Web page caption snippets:
-- Opening Marker --

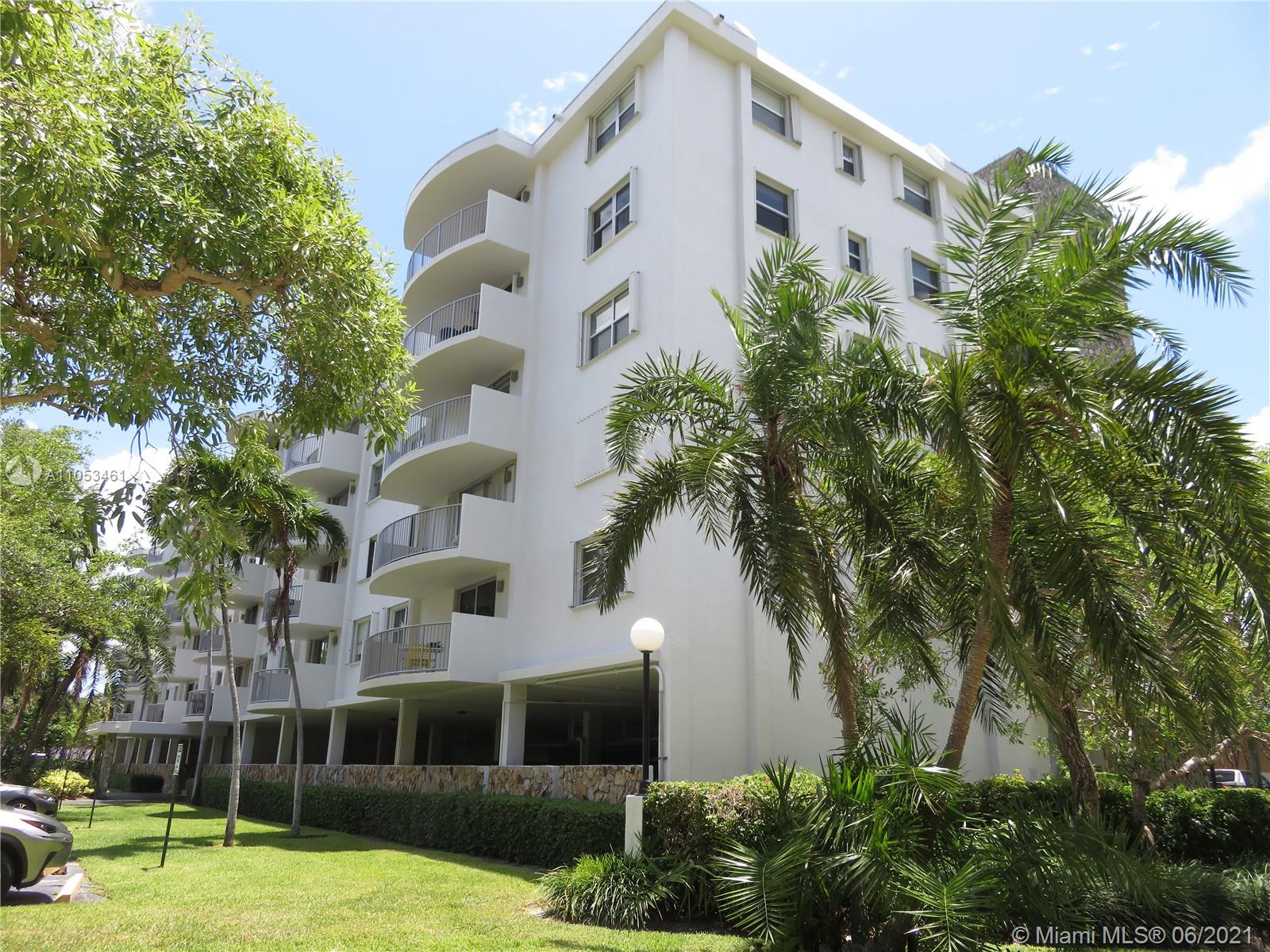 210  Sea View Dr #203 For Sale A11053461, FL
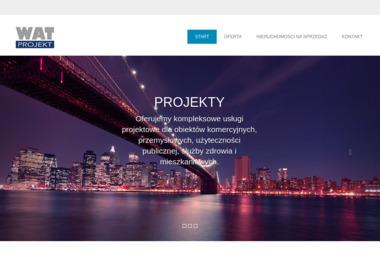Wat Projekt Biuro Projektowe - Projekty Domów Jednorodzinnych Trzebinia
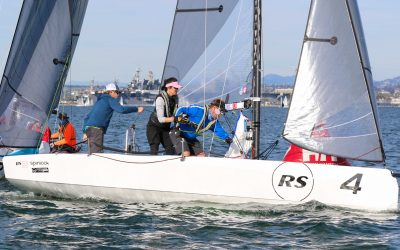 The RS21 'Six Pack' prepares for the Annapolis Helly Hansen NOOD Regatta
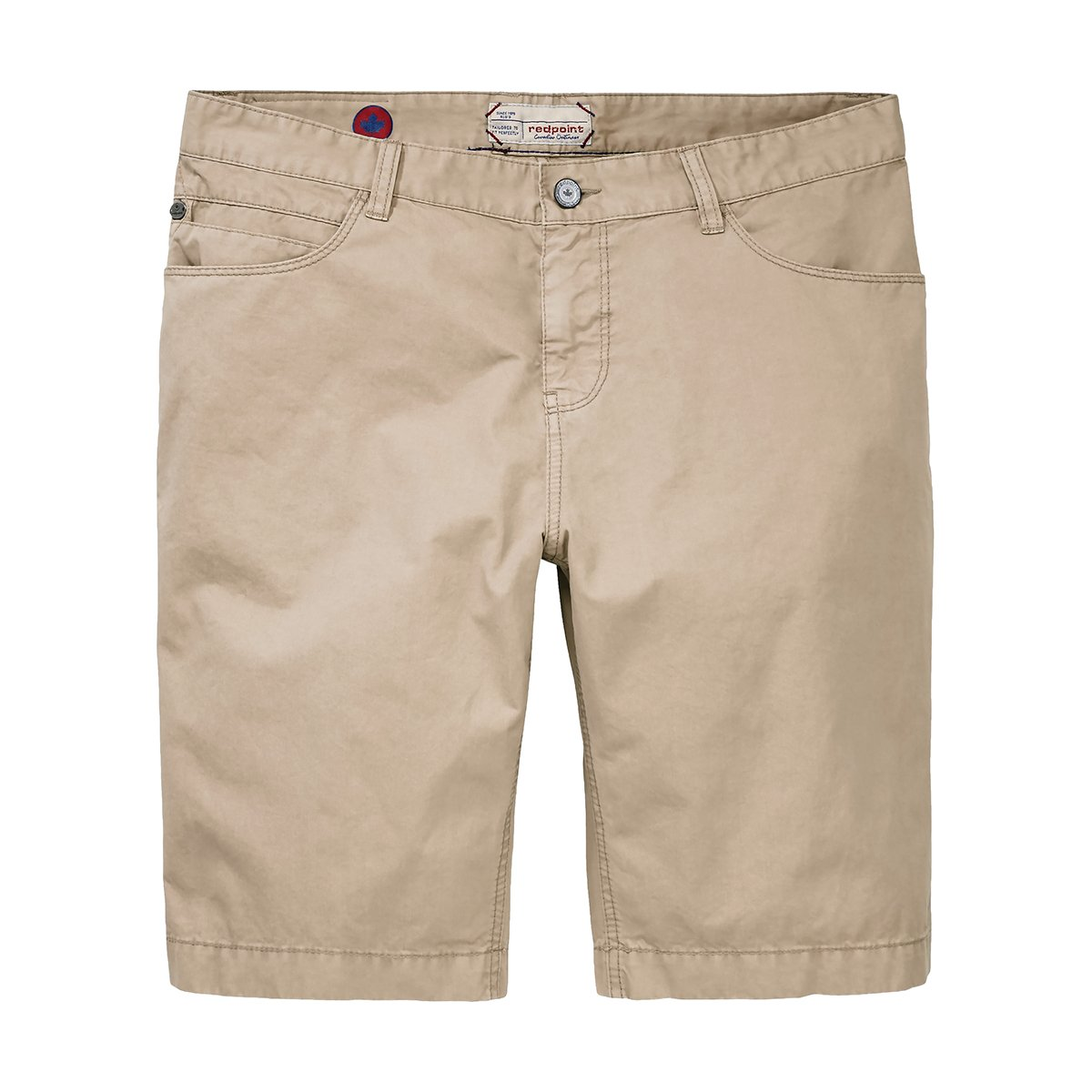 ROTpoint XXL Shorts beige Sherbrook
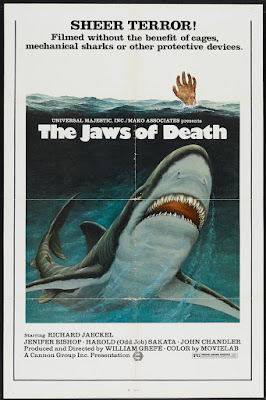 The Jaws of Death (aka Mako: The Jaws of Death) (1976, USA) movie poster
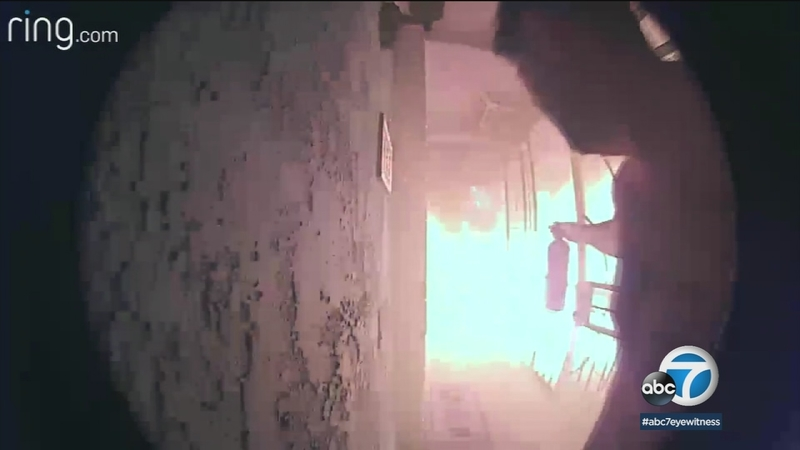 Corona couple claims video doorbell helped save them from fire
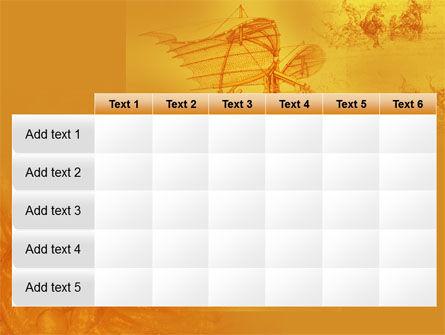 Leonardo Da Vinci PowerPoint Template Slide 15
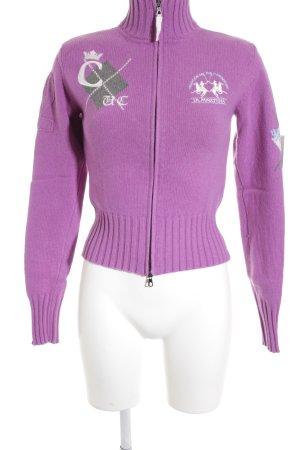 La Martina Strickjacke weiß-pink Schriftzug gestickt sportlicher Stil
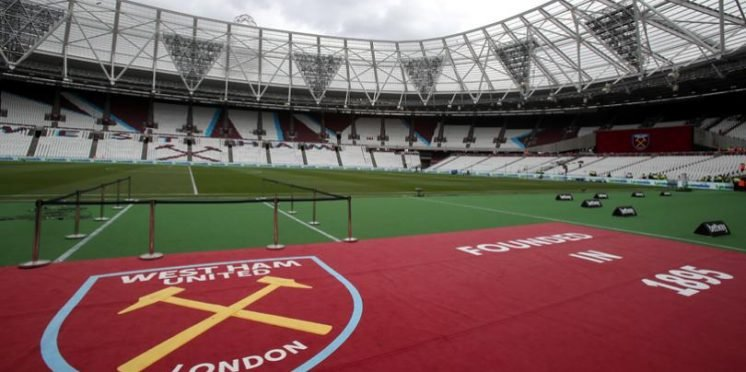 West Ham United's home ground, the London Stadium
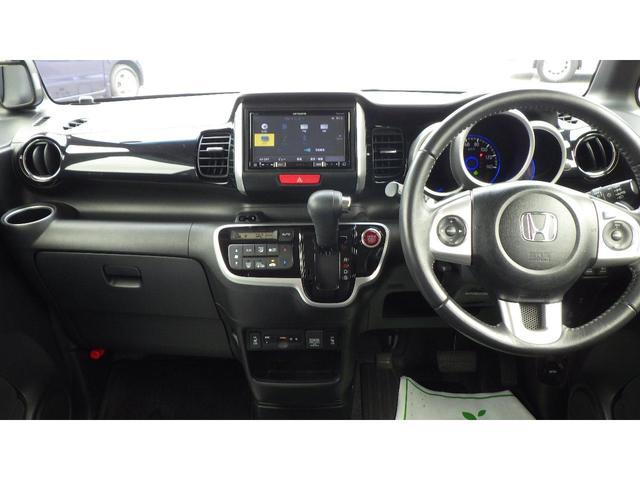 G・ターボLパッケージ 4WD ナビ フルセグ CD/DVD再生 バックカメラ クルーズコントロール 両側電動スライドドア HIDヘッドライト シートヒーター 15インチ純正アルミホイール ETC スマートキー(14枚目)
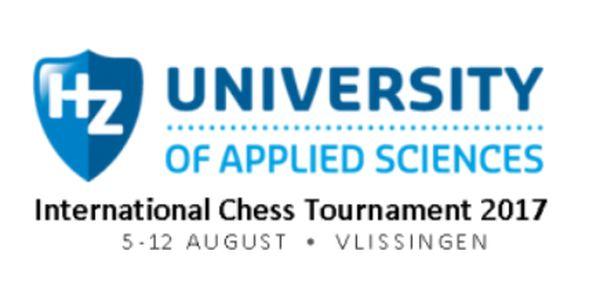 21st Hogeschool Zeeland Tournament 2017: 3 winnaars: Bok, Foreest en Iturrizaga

-- Closing Marker --
-- Opening Marker --

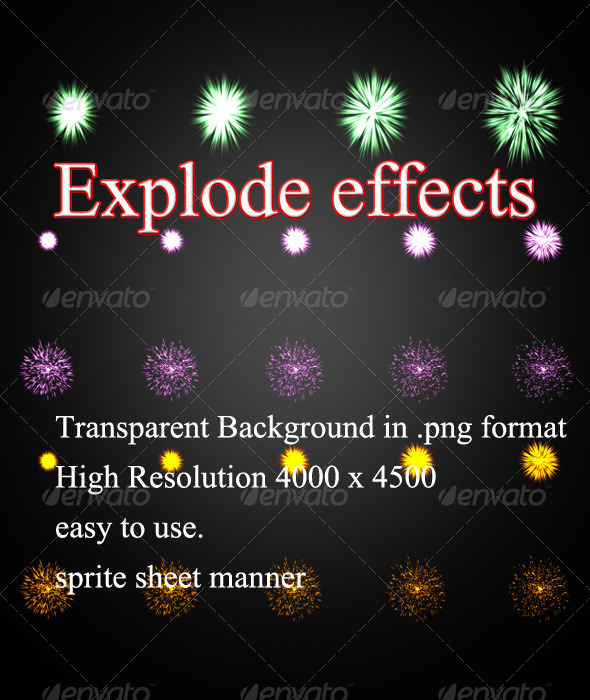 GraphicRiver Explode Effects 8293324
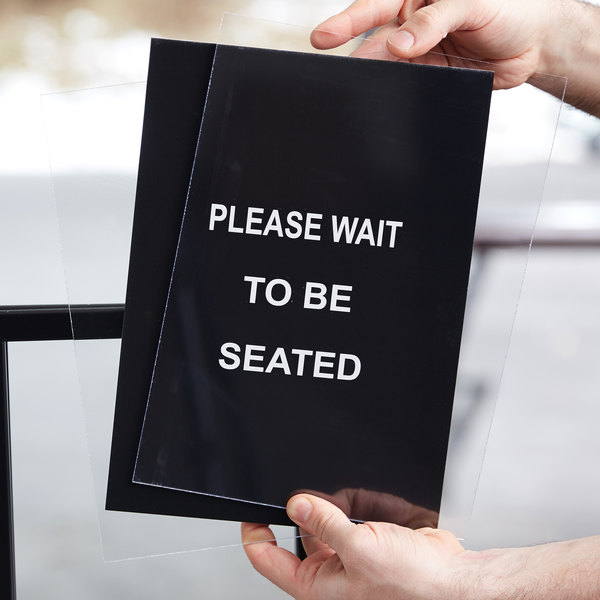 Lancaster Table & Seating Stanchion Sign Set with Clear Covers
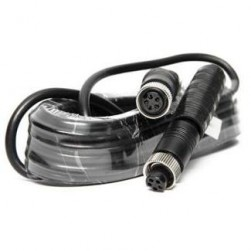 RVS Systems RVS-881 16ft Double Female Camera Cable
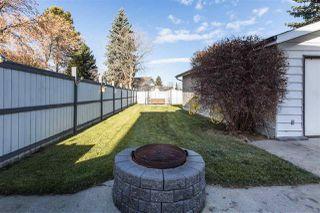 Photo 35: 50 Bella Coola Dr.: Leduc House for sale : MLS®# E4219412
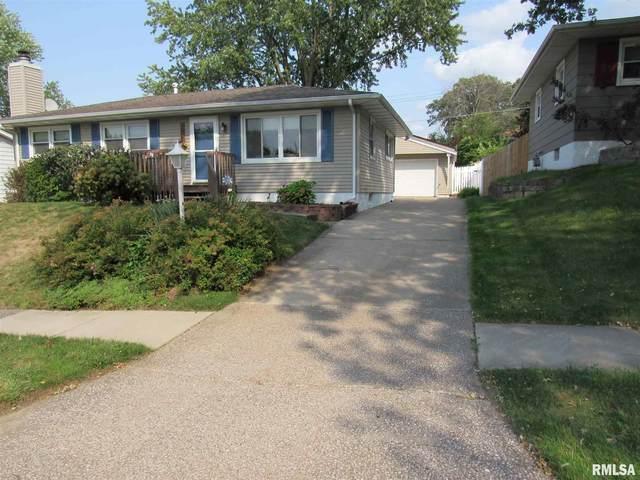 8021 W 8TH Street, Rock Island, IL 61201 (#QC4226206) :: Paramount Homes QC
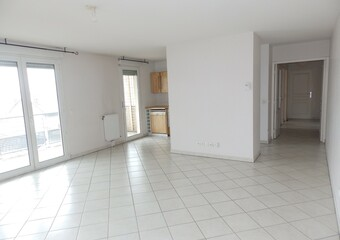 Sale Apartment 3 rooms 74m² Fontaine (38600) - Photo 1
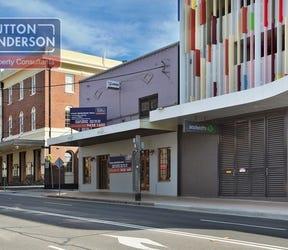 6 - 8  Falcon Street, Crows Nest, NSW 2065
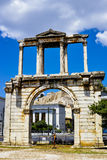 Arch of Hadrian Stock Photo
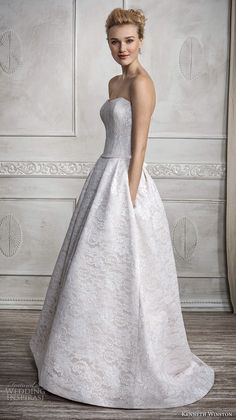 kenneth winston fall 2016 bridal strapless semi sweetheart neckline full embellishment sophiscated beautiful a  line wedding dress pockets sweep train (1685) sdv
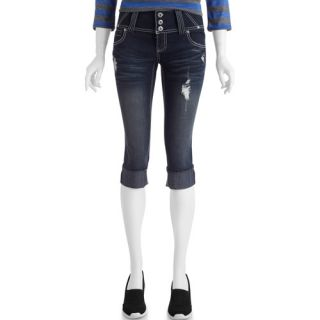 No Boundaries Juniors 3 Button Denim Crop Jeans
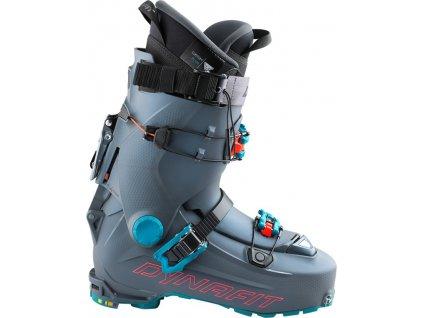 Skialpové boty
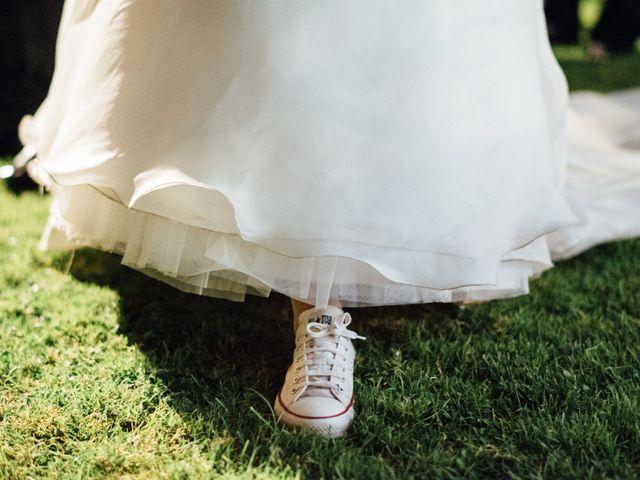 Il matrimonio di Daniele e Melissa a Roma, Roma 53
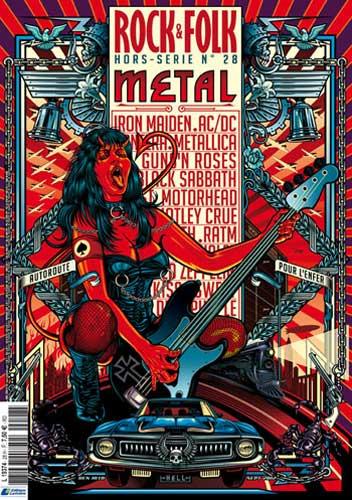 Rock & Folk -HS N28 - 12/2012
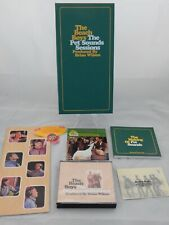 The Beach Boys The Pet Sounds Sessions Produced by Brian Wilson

-- Closing Marker --

- **ASSIGNED TASK**
Pictures aside, return exactly the lines from the data above, starting at the line that has "Sale Apartment 3" and ending at the line that has "The Beach Boys", both included.

- **FINISHED TASK**
 Sale Apartment 3 rooms 74m² Fontaine (38600) - Photo 1
 6 - 8  Falcon Street, Crows Nest, NSW 2065
 Arch of Hadrian Stock Photo
 kenneth winston fall 2016 bridal strapless semi sweetheart neckline full embellishment sophiscated beautiful a  line wedding dress pockets sweep train (1685) sdv
 No Boundaries Juniors 3 Button Denim Crop Jeans
 Skialpové boty
 Il matrimonio di Daniele e Melissa a Roma, Roma 53
 Rock & Folk -HS N28 - 12/2012
 The Beach Boys The Pet Sounds Sessions Produced by Brian Wilson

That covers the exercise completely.